3.8 ondergrondse bouwdiepte van een bouwwerk

vanaf het peil tot het diepste punt van het bouwwerk, de fundering niet meegerekend.

3.9 aanvullende meetbepalingen
3.9.1 ondergeschikte bouwonderdelen

bij de toepassing van het bepaalde ten aanzien van het bouwen worden ondergeschikte bouwonderdelen, als plinten, kozijnen, gevelversieringen, ventilatiekanalen, liftschachten, gevel- en kroonlijsten, luifels, balkons en overstekende daken buiten beschouwing gelaten, mits de overschrijding niet meer dan 1 meter bedraagt.

Hoofdstuk 2 Specifieke regels over functies

Artikel 4 Wonen

4.1 Toepassingsbereik

De regels van dit artikel zijn van toepassing op de locatie die in het GML-bestand met identificatienummer NL.IMRO.0225.TAMhorKloosterwg28-2402 is aangewezen voor het gebruiksdoel Wonen.

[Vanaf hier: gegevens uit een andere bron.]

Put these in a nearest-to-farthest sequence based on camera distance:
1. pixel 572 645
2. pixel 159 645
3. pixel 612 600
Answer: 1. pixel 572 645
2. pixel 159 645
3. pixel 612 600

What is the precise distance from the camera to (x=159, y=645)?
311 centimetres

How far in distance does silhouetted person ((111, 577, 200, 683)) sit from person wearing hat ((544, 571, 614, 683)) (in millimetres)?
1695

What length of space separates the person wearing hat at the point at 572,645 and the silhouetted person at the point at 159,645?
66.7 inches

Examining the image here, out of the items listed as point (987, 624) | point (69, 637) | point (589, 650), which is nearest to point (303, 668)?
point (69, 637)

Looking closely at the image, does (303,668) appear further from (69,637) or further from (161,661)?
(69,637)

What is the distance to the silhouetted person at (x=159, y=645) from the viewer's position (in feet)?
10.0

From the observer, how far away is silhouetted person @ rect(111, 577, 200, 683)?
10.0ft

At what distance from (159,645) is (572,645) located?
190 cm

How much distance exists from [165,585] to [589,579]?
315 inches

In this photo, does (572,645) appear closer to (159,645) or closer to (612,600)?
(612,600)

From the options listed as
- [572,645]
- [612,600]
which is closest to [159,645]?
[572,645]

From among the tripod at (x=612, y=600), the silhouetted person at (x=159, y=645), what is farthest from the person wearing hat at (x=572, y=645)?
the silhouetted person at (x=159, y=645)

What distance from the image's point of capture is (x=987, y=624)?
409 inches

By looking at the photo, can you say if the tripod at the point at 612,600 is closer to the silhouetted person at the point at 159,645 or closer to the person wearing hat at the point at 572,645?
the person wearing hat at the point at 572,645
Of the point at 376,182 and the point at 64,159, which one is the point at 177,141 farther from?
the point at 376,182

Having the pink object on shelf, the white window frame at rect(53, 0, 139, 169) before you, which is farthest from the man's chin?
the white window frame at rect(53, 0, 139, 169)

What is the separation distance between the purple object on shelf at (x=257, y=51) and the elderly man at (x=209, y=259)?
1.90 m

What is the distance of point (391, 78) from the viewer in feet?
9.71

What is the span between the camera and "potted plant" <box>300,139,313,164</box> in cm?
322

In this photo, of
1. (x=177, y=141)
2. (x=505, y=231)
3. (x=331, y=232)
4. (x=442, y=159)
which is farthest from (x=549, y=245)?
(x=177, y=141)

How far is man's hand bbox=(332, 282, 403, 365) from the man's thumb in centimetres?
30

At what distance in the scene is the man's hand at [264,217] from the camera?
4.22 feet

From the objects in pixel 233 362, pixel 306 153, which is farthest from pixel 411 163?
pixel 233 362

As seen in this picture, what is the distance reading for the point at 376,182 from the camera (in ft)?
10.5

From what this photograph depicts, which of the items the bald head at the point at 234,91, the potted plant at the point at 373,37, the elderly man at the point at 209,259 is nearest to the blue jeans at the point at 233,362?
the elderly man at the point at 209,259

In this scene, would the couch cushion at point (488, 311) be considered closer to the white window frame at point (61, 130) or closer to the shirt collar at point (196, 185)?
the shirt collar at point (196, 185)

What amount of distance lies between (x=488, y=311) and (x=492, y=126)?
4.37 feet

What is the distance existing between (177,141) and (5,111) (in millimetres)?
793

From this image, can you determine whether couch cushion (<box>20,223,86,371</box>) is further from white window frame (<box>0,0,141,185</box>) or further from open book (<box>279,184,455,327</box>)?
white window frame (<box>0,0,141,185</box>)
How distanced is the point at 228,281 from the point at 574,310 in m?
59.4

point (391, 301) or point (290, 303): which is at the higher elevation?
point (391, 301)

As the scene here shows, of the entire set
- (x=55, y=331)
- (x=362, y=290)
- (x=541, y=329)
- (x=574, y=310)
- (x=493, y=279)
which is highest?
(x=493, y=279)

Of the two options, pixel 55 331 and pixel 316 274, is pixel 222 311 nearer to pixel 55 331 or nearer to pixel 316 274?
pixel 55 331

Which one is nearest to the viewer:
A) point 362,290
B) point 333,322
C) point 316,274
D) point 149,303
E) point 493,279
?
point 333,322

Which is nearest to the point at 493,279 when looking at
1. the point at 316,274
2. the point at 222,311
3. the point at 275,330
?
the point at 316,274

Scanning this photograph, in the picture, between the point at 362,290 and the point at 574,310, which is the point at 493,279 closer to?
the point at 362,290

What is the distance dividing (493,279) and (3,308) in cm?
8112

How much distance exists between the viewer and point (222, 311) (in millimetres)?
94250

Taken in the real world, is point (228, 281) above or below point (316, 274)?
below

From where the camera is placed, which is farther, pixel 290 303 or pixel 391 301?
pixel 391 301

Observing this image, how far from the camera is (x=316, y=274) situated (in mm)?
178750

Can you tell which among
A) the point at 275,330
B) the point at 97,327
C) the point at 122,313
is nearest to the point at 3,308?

4.2 Functieomschrijving Wonen
4.2.1 Algemeen

Een locatie die is aangewezen voor het gebruiksdoel Wonen heeft de volgende functies:

  • a. wonen;
  • b. watergangen en andere waterpartijen, waterhuishoudkundige voorzieningen, oevers en taluds;
  • c. vrije beroepen;
  • d. paardenbakken.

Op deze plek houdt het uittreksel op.